L’instant d’après, il fut transféré sur un brancard pour être conduit au bloc opératoire. Lily fut repoussée sans ménagement contre le mur du couloir, personne ne faisait attention à elle. Abattue, elle fit quelques pas en titubant, avant de glisser contre le mur, pleurant à chaudes larmes. Elle se sentait impuissante.
Le Destin de son cher frère était désormais entre les mains des médecins sur Terre, et des Héliogiciens sur Zénith. Elle espérait avec acharnement qu’il survécût : elle avait tellement de choses à partager avec lui, afin de reconstruire sa vie et la personne qu’il aurait dû être s’ils avaient grandi ensemble avec leur mère.
Lily Aurora se sentait trahie : tant par ses alliés que par ses ennemis.

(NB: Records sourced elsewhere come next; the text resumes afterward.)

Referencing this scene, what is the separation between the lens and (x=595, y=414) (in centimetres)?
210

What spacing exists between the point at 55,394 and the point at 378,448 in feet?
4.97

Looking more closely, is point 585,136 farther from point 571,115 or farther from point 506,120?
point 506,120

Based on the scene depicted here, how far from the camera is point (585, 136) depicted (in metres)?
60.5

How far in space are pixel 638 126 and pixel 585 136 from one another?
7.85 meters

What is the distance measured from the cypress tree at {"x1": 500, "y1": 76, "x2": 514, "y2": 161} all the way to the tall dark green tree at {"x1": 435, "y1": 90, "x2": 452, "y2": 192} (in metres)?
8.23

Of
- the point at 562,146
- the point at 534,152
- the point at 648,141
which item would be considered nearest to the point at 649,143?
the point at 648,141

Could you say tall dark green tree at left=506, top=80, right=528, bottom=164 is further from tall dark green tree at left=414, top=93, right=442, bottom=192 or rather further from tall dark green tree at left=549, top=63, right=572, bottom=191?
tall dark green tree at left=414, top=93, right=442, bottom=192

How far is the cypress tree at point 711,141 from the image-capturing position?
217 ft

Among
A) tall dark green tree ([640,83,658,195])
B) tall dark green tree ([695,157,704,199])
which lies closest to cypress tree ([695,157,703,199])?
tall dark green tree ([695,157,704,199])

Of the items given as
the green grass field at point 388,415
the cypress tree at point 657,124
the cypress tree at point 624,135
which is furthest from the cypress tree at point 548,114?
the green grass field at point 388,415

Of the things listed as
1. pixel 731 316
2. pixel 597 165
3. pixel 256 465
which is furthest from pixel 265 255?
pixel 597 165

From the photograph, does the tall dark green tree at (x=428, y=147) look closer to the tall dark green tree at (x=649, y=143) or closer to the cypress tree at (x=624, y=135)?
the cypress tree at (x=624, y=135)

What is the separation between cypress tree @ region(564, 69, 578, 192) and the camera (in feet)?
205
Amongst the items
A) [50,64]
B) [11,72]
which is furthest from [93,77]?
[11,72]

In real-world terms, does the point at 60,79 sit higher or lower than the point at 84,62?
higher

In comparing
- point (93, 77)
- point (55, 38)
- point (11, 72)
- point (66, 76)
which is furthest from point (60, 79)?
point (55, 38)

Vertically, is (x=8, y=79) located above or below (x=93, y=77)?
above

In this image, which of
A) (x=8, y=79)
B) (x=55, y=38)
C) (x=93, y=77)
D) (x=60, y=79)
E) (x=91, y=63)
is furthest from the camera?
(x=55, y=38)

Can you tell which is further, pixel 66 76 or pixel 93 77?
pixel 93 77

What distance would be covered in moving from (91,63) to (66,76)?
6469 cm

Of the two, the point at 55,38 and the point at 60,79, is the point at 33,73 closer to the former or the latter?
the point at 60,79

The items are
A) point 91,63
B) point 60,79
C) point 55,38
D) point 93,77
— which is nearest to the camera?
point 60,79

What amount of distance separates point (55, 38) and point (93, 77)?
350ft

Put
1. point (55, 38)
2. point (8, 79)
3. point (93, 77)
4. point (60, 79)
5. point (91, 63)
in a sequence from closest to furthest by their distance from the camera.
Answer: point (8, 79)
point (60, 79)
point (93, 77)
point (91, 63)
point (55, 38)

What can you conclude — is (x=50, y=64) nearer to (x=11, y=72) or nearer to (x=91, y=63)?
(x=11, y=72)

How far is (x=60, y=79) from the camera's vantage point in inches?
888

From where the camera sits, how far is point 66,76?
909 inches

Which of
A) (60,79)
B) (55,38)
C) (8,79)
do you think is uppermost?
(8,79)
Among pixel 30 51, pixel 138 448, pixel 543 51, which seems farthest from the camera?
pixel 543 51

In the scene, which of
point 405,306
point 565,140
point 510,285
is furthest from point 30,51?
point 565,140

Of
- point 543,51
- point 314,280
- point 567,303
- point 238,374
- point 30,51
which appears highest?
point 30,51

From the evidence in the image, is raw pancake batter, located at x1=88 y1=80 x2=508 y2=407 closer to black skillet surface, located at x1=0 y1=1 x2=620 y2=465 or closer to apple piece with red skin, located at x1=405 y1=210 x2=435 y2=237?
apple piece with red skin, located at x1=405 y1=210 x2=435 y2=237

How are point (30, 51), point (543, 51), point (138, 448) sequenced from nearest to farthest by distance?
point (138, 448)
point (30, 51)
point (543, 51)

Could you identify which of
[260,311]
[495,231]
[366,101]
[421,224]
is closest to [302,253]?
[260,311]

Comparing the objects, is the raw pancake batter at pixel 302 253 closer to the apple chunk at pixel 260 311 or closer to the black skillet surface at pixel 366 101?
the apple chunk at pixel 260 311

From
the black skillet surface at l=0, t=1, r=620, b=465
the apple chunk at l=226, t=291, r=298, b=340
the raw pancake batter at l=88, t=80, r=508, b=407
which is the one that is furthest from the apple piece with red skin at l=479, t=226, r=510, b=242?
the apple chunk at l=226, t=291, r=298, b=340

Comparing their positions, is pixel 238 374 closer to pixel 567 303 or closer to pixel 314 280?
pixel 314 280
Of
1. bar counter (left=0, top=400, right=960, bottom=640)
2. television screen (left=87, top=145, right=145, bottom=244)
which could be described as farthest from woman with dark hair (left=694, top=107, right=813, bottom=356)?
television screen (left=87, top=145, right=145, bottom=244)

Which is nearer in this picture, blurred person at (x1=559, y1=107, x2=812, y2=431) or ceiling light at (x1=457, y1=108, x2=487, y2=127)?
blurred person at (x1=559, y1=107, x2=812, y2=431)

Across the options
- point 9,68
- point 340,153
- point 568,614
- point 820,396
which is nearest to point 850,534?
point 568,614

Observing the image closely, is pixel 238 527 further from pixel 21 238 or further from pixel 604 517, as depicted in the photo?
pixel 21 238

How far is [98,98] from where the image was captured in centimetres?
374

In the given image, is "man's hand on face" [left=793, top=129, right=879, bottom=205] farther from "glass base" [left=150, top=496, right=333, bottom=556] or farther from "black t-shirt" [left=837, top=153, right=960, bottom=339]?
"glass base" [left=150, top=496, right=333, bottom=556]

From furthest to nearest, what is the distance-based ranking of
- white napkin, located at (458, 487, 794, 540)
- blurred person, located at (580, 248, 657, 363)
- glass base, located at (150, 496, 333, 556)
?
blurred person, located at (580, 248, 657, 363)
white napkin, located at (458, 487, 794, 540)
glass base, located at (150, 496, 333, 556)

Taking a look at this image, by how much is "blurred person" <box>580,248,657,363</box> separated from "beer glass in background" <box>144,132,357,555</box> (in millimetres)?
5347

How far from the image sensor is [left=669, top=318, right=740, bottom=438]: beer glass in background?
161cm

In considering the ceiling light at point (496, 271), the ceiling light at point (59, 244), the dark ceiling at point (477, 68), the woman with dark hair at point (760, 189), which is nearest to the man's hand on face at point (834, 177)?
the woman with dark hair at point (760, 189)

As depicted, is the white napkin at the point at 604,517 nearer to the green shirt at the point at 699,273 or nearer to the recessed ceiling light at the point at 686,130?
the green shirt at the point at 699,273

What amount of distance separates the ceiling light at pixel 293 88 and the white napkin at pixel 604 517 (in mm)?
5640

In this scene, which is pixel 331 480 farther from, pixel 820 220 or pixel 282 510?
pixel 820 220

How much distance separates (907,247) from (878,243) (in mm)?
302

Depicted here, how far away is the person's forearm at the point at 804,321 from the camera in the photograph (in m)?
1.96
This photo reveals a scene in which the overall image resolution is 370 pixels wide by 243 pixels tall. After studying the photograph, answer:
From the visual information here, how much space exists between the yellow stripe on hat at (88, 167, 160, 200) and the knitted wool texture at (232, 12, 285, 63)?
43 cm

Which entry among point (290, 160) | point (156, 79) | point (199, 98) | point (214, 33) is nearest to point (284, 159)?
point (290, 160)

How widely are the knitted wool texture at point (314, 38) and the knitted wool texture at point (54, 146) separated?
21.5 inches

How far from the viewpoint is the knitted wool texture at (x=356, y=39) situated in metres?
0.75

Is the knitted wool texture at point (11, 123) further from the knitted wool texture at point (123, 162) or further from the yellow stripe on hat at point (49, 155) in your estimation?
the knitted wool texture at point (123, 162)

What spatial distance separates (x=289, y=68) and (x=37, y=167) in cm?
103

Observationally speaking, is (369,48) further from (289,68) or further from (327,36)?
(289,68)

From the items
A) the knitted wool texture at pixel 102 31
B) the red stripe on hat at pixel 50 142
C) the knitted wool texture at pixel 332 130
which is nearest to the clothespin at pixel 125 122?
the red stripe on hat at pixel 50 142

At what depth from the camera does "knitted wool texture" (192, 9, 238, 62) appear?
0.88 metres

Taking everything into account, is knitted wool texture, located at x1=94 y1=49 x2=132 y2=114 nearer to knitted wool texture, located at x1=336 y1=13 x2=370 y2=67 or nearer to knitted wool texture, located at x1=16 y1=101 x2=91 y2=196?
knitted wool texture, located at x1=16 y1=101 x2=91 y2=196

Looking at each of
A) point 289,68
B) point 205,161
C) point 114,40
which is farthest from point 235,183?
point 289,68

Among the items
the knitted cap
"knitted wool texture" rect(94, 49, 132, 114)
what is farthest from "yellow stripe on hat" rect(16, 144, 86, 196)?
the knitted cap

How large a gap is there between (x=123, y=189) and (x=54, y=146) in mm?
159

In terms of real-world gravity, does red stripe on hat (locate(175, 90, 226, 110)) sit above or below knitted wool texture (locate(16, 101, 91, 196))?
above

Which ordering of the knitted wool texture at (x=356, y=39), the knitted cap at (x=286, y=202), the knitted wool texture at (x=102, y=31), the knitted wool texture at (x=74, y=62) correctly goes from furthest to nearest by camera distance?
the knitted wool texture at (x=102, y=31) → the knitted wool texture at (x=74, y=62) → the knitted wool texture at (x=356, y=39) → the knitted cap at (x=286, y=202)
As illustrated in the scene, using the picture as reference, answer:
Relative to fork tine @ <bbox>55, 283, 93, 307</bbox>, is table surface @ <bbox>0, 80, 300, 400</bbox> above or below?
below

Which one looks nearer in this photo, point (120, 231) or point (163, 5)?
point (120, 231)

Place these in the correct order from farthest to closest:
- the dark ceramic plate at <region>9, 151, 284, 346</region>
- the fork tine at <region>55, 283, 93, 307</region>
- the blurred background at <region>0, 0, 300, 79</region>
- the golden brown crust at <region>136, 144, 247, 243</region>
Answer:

Lixi et Marius l’avaient abandonnée et s’étaient échappés avec le Sablier, la Reine des Elfes rejetait sa maladie d’Ombre, Joanna la croyait folle, Sian l’avait forcée à combattre son propre sang, et sa mère lui avait menti toute sa vie.

Alors que le Temps suivait son cours, indifférent, et que le Crépuscule touchait bientôt à sa fin, la jeune femme fermait les yeux, et embrassait avec espoir le seul Trésor qui la liait à son frère : l’Anneau de l’Avenir.